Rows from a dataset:
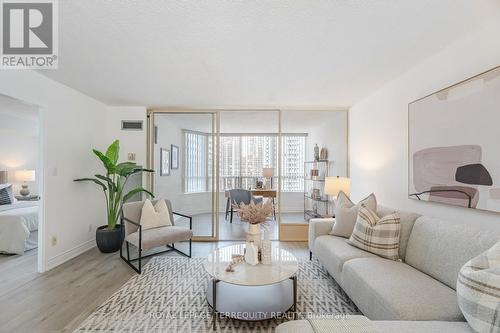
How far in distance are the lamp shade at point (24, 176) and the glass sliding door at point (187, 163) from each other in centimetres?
354

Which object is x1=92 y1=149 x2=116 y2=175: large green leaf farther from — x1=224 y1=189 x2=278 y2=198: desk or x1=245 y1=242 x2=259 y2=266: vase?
x1=224 y1=189 x2=278 y2=198: desk

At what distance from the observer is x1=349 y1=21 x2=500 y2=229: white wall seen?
1757mm

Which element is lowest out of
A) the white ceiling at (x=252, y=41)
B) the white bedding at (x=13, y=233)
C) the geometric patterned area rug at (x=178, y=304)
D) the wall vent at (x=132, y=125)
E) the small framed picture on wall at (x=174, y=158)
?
the geometric patterned area rug at (x=178, y=304)

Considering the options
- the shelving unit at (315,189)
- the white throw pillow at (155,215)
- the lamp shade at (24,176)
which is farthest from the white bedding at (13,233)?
the shelving unit at (315,189)

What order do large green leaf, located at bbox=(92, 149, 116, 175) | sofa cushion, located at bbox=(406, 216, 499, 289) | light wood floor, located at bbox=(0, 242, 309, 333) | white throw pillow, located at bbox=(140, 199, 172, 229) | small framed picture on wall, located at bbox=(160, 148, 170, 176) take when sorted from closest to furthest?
sofa cushion, located at bbox=(406, 216, 499, 289)
light wood floor, located at bbox=(0, 242, 309, 333)
white throw pillow, located at bbox=(140, 199, 172, 229)
large green leaf, located at bbox=(92, 149, 116, 175)
small framed picture on wall, located at bbox=(160, 148, 170, 176)

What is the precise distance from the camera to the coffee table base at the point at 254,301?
181 cm

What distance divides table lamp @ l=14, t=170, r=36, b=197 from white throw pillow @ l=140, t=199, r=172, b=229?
4.04 m

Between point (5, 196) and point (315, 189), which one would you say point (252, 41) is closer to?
point (315, 189)

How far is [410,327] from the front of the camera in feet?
3.90

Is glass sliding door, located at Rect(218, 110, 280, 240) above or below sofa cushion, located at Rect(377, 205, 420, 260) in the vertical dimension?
above

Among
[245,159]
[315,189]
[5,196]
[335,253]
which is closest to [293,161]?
[315,189]

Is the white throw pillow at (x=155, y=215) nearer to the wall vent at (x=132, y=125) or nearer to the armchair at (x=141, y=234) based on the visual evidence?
the armchair at (x=141, y=234)

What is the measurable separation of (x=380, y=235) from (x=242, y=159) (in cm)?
420

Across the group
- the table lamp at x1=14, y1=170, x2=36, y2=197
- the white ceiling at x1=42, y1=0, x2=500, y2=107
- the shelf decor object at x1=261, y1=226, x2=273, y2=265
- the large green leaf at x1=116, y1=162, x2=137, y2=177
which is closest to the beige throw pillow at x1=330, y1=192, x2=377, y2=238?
the shelf decor object at x1=261, y1=226, x2=273, y2=265
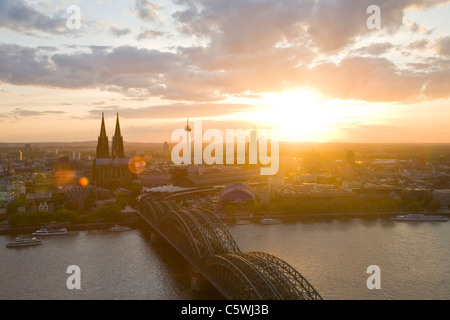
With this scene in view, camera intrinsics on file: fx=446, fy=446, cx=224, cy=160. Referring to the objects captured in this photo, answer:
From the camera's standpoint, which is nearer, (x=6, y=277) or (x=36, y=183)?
(x=6, y=277)

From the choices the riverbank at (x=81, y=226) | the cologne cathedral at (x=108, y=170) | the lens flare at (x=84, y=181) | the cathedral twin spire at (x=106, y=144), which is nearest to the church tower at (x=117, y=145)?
the cathedral twin spire at (x=106, y=144)

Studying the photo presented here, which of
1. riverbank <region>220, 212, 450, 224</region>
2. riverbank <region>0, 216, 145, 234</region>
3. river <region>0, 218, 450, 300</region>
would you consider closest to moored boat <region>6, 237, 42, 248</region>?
river <region>0, 218, 450, 300</region>

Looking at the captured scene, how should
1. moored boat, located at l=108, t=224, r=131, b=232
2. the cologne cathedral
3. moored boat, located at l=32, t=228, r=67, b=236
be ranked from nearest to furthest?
moored boat, located at l=32, t=228, r=67, b=236 → moored boat, located at l=108, t=224, r=131, b=232 → the cologne cathedral

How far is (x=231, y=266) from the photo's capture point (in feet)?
21.9

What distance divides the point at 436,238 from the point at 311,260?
5.29m

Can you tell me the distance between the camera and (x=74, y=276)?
917 cm

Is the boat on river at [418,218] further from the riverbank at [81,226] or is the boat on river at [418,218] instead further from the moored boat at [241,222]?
the riverbank at [81,226]

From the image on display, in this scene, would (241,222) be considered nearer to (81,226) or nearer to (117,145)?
(81,226)

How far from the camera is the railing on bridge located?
5727 mm

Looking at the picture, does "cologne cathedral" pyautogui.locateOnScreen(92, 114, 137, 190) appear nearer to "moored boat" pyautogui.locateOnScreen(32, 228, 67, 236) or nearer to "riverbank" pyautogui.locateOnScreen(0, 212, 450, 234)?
"riverbank" pyautogui.locateOnScreen(0, 212, 450, 234)
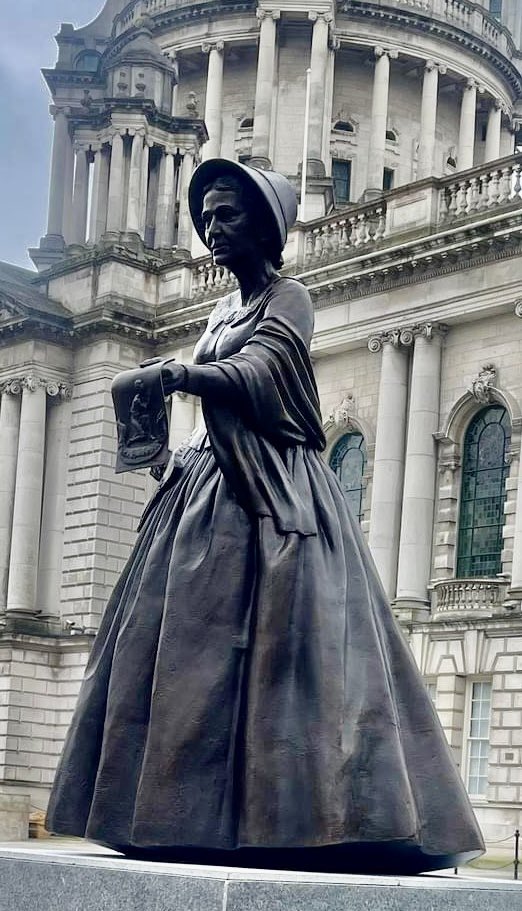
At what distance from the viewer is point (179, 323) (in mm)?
42938

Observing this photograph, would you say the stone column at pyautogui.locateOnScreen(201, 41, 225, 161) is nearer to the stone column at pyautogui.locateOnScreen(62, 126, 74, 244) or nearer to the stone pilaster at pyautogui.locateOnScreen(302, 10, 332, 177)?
the stone pilaster at pyautogui.locateOnScreen(302, 10, 332, 177)

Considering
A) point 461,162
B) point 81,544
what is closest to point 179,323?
point 81,544

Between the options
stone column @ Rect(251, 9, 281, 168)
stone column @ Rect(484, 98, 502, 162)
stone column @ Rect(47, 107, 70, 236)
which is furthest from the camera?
stone column @ Rect(484, 98, 502, 162)

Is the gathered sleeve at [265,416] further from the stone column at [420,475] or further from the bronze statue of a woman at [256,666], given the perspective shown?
the stone column at [420,475]

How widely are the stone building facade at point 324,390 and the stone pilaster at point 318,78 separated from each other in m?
0.12

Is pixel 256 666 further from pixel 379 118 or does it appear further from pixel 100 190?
pixel 379 118

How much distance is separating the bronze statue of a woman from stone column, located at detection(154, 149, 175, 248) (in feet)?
142

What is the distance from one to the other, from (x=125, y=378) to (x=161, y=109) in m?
44.8

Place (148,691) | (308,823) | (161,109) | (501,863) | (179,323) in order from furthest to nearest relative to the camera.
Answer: (161,109) < (179,323) < (501,863) < (148,691) < (308,823)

WORK REQUIRED: Convert each line of the data above into a JSON list of strings, one string per line, with blank lines left out. Leave the pictures out of the answer.

ANSWER TO THE EXERCISE:
[
  "How far in distance are the lamp shade at point (24, 176) and the glass sliding door at point (187, 163) from each other in centimetres?",
  "354",
  "Which object is x1=92 y1=149 x2=116 y2=175: large green leaf farther from — x1=224 y1=189 x2=278 y2=198: desk or x1=245 y1=242 x2=259 y2=266: vase?",
  "x1=224 y1=189 x2=278 y2=198: desk",
  "At what distance from the observer is x1=349 y1=21 x2=500 y2=229: white wall seen?",
  "1757mm",
  "Which element is lowest out of",
  "A) the white ceiling at (x=252, y=41)",
  "B) the white bedding at (x=13, y=233)",
  "C) the geometric patterned area rug at (x=178, y=304)",
  "D) the wall vent at (x=132, y=125)",
  "E) the small framed picture on wall at (x=174, y=158)",
  "?",
  "the geometric patterned area rug at (x=178, y=304)",
  "Considering the options",
  "- the shelving unit at (315,189)",
  "- the white throw pillow at (155,215)",
  "- the lamp shade at (24,176)",
  "which is farthest from the white bedding at (13,233)?",
  "the shelving unit at (315,189)",
  "What order do large green leaf, located at bbox=(92, 149, 116, 175) | sofa cushion, located at bbox=(406, 216, 499, 289) | light wood floor, located at bbox=(0, 242, 309, 333) | white throw pillow, located at bbox=(140, 199, 172, 229) | small framed picture on wall, located at bbox=(160, 148, 170, 176) take when sorted from closest to furthest?",
  "sofa cushion, located at bbox=(406, 216, 499, 289)",
  "light wood floor, located at bbox=(0, 242, 309, 333)",
  "white throw pillow, located at bbox=(140, 199, 172, 229)",
  "large green leaf, located at bbox=(92, 149, 116, 175)",
  "small framed picture on wall, located at bbox=(160, 148, 170, 176)",
  "What is the precise distance from the camera to the coffee table base at the point at 254,301?",
  "181 cm",
  "What distance divides table lamp @ l=14, t=170, r=36, b=197 from white throw pillow @ l=140, t=199, r=172, b=229?",
  "4.04 m",
  "Between point (5, 196) and point (315, 189), which one would you say point (252, 41) is closer to?",
  "point (315, 189)",
  "How far is [410,327] from the front of the camera in feet?",
  "3.90",
  "Is glass sliding door, located at Rect(218, 110, 280, 240) above or below sofa cushion, located at Rect(377, 205, 420, 260) in the vertical dimension?",
  "above",
  "Among",
  "[245,159]",
  "[315,189]",
  "[5,196]",
  "[335,253]",
  "which is closest to [293,161]?",
  "[315,189]",
  "Is the white throw pillow at (x=155, y=215) nearer to the wall vent at (x=132, y=125) or nearer to the armchair at (x=141, y=234) based on the visual evidence?",
  "the armchair at (x=141, y=234)",
  "What is the measurable separation of (x=380, y=235) from (x=242, y=159) (in cm)?",
  "420",
  "Across the group",
  "- the table lamp at x1=14, y1=170, x2=36, y2=197",
  "- the white ceiling at x1=42, y1=0, x2=500, y2=107",
  "- the shelf decor object at x1=261, y1=226, x2=273, y2=265",
  "- the large green leaf at x1=116, y1=162, x2=137, y2=177",
  "which is closest to the beige throw pillow at x1=330, y1=192, x2=377, y2=238?",
  "the shelf decor object at x1=261, y1=226, x2=273, y2=265",
  "With this scene in view, camera intrinsics on file: fx=446, fy=446, cx=224, cy=160. Referring to the objects captured in this photo, answer:",
  "From the camera's standpoint, which is nearer, (x=6, y=277) or (x=36, y=183)?",
  "(x=6, y=277)",
  "From the choices the riverbank at (x=81, y=226) | the cologne cathedral at (x=108, y=170) | the lens flare at (x=84, y=181) | the cathedral twin spire at (x=106, y=144), which is nearest to the church tower at (x=117, y=145)?",
  "the cathedral twin spire at (x=106, y=144)",
  "Studying the photo presented here, which of",
  "1. riverbank <region>220, 212, 450, 224</region>",
  "2. riverbank <region>0, 216, 145, 234</region>",
  "3. river <region>0, 218, 450, 300</region>",
  "would you consider closest to moored boat <region>6, 237, 42, 248</region>?",
  "river <region>0, 218, 450, 300</region>",
  "Looking at the captured scene, how should",
  "1. moored boat, located at l=108, t=224, r=131, b=232",
  "2. the cologne cathedral",
  "3. moored boat, located at l=32, t=228, r=67, b=236",
  "be ranked from nearest to furthest?",
  "moored boat, located at l=32, t=228, r=67, b=236 → moored boat, located at l=108, t=224, r=131, b=232 → the cologne cathedral",
  "How far is (x=231, y=266) from the photo's capture point (in feet)?",
  "21.9",
  "What distance divides the point at 436,238 from the point at 311,260?",
  "5.29m",
  "Can you tell me the distance between the camera and (x=74, y=276)?",
  "917 cm",
  "Is the boat on river at [418,218] further from the riverbank at [81,226] or is the boat on river at [418,218] instead further from the moored boat at [241,222]?",
  "the riverbank at [81,226]",
  "From the image on display, in this scene, would (241,222) be considered nearer to (81,226) or nearer to (117,145)?",
  "(81,226)",
  "How far from the camera is the railing on bridge located?",
  "5727 mm",
  "Looking at the picture, does \"cologne cathedral\" pyautogui.locateOnScreen(92, 114, 137, 190) appear nearer to \"moored boat\" pyautogui.locateOnScreen(32, 228, 67, 236) or nearer to \"riverbank\" pyautogui.locateOnScreen(0, 212, 450, 234)?",
  "\"riverbank\" pyautogui.locateOnScreen(0, 212, 450, 234)",
  "At what distance from the viewer is point (179, 323) (in mm)?",
  "42938",
  "Observing this photograph, would you say the stone column at pyautogui.locateOnScreen(201, 41, 225, 161) is nearer to the stone column at pyautogui.locateOnScreen(62, 126, 74, 244) or nearer to the stone pilaster at pyautogui.locateOnScreen(302, 10, 332, 177)?",
  "the stone pilaster at pyautogui.locateOnScreen(302, 10, 332, 177)",
  "Considering",
  "A) point 461,162",
  "B) point 81,544",
  "what is closest to point 179,323?",
  "point 81,544",
  "Between the options",
  "stone column @ Rect(251, 9, 281, 168)",
  "stone column @ Rect(484, 98, 502, 162)",
  "stone column @ Rect(47, 107, 70, 236)",
  "which is furthest from the camera?",
  "stone column @ Rect(484, 98, 502, 162)",
  "Is the gathered sleeve at [265,416] further from the stone column at [420,475] or further from the bronze statue of a woman at [256,666], given the perspective shown?",
  "the stone column at [420,475]",
  "How widely are the stone building facade at point 324,390 and the stone pilaster at point 318,78 separated from each other in m?",
  "0.12",
  "Is pixel 256 666 further from pixel 379 118 or does it appear further from pixel 100 190?",
  "pixel 379 118",
  "How much distance is separating the bronze statue of a woman from stone column, located at detection(154, 149, 175, 248) (in feet)?",
  "142",
  "What is the distance from one to the other, from (x=125, y=378) to (x=161, y=109) in m?",
  "44.8",
  "Place (148,691) | (308,823) | (161,109) | (501,863) | (179,323) in order from furthest to nearest relative to the camera.",
  "Answer: (161,109) < (179,323) < (501,863) < (148,691) < (308,823)"
]